I have been keeping track of random yelpers, their reviews, and the businesses reviewed, and I am still searching for a tangible reason as to why Yelp is so popular. I can't find one, other than people are buying into the notion that Yelp's reviews are legitimate. Well, I'm sorry. Yelp's formula for testing reviews has flaws. Yelp even admits to these flaws.
After one of their stings, the business in question is labeled with a Yelp consumer warning stating. "We caught someone red-handed trying to buy reviews for this business.
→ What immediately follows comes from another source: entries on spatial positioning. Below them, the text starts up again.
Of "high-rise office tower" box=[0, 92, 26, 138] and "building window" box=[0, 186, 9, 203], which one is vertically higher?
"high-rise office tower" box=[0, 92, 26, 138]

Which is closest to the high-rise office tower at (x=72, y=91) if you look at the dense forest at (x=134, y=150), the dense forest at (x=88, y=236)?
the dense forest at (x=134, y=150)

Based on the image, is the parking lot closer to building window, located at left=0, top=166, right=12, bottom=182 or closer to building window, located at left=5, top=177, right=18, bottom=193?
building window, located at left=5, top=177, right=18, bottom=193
We weren't fooled, but wanted you to know that Yelp is the greatest company in the world and all small businesses should bow to are supremacy regarding which reviews are fake and which reviews are real." (Well...I might have paraphrased the latter part of that statement.) However, notice the careful wording, "We caught someone red-handed trying to buy reviews for this business." It doesn't say, "This business was caught red-handed..." or "We caught a representative of this business red-handed...". It only states "...someone...", which could mean anyone, including a competitor.
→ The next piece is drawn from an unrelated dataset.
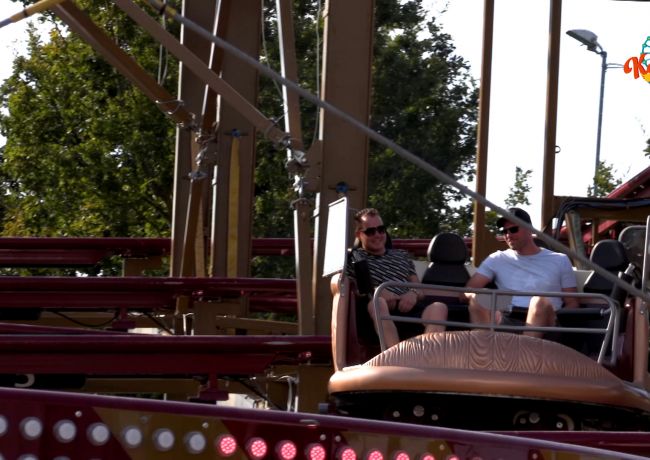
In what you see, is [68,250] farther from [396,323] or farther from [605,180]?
[605,180]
I'm creative enough to picture a scenario where six similar businesses exist in one town, and four of them conspire to get the other two branded with a Yelp consumer warning. They place ads offering $20 or $30 for a positive Yelp review (for their two competitors), with the agenda of falling into a Yelp sting. It would cost them $50 to have their competitors branded with a scarlet "Y". Is that so far-fetched? Not when you consider that most of the new i-phones, smart-phones, i-pads, and notebooks will have a built-in Yelp navigational application. All of these devices will give information to the public, strictly from Yelp's perspective. Is my "sting by design" scenario sounding more plausible?
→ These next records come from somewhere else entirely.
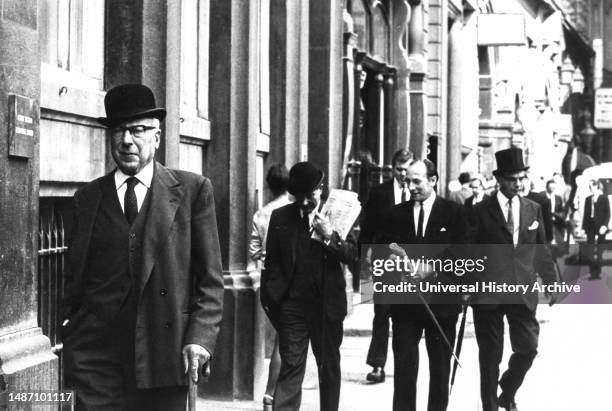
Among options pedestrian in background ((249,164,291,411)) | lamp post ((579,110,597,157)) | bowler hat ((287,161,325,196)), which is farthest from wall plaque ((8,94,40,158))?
lamp post ((579,110,597,157))

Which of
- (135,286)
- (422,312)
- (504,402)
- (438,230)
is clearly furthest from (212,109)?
(135,286)

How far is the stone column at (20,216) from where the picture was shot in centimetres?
720

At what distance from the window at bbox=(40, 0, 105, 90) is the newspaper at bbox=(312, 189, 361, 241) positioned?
182cm

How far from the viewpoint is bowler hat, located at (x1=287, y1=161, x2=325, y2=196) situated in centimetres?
976

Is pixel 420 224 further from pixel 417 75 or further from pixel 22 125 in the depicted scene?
pixel 417 75

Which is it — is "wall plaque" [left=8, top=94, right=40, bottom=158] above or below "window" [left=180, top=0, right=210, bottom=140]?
below

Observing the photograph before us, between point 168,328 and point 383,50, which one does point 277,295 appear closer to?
point 168,328

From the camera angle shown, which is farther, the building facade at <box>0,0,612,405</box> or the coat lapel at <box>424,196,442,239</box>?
the coat lapel at <box>424,196,442,239</box>

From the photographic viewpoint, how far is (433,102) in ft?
87.6

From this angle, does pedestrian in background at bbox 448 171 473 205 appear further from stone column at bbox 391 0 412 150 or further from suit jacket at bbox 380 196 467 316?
suit jacket at bbox 380 196 467 316

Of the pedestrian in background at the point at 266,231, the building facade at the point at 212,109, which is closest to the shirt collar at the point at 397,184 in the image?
the building facade at the point at 212,109

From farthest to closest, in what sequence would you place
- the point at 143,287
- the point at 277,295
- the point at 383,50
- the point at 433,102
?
the point at 433,102 < the point at 383,50 < the point at 277,295 < the point at 143,287

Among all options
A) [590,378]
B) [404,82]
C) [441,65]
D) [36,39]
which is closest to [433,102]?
[441,65]

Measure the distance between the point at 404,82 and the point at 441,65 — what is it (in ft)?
11.4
Here's a question: What has more of an impact on a small business, ten fake positive reviews or one fake negative review? As a small business owner, I can assure you that one fake negative review can hurt a small business a whole lot more than ten fake positive reviews can help that same business. Yelp's sting operation was created solely to discover fake positive reviews. That's a lot of time, money, and energy that Yelp is using to stop a problem that's not really a problem, as far as I'm concerned.
But here's the $72 million question, that all Yelp zealots seem to be missing: If Yelp's algorithm, their quintessential claim to fame, their "raison d'etre", is so cutting edge and beyond reproach...then why do they need a sting operation in the first place? Think about it.